Murray does not owe his success to the British tennis infrastructure, but he is most certainly in debt to the sporting traditions of this country. Hamilton similarly paid his own way, or rather his father did, at times holding down three jobs to meet the rent in his Stevenage home and funding the purchase of a kart for his son to race. McIlroy's old man worked in the bar at Holywood Golf Club, a modest enterprise on the outskirts of Belfast. McIlroy did have generous assistance from the Golf Union of Ireland, but what is that if not an institution born of a sporting heritage?

At some point our footballers will catch up. There is simply too much expertise elsewhere for it not to trickle down into the beautiful game. Already the top Premier League clubs have installed first-rate support mechanisms offering the best that medicine and sports science can provide. The east end of Manchester, with the Etihad Stadium at its heart, is being transformed into a pioneering sporting complex, financed by Abu Dhabi oil wealth. Roy Hodgson's England are showing embryonic signs of improvement, better organised with greater flexibility and enthused by youth.

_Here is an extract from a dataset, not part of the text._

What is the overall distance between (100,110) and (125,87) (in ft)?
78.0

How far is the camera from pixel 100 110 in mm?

Our top clubs have, since the inauguration of the Premier League, traded blow for blow with the best in Spain, Germany and Italy. They might have used up a lifetime's luck acquiring it but, nevertheless, Chelsea hold the European Cup. At club level at least, only Barcelona and perhaps Real Madrid might sensibly lay claim to hegemony.

Murray's success is seismic, the first British man for 76 years to win a Grand Slam singles tennis event. It has already been felt in football circles via the presence at Flushing Meadows of Sir Alex Ferguson, who watched alongside Sir Sean Connery. Yes, the Scottish connection was significant, but more than that their attendance was another illustration of the importance of sport to the people of this country. Fergie and 007 chose Queens over Manhattan for their evening's entertainment, a Bud over a Bordeaux. Say no more.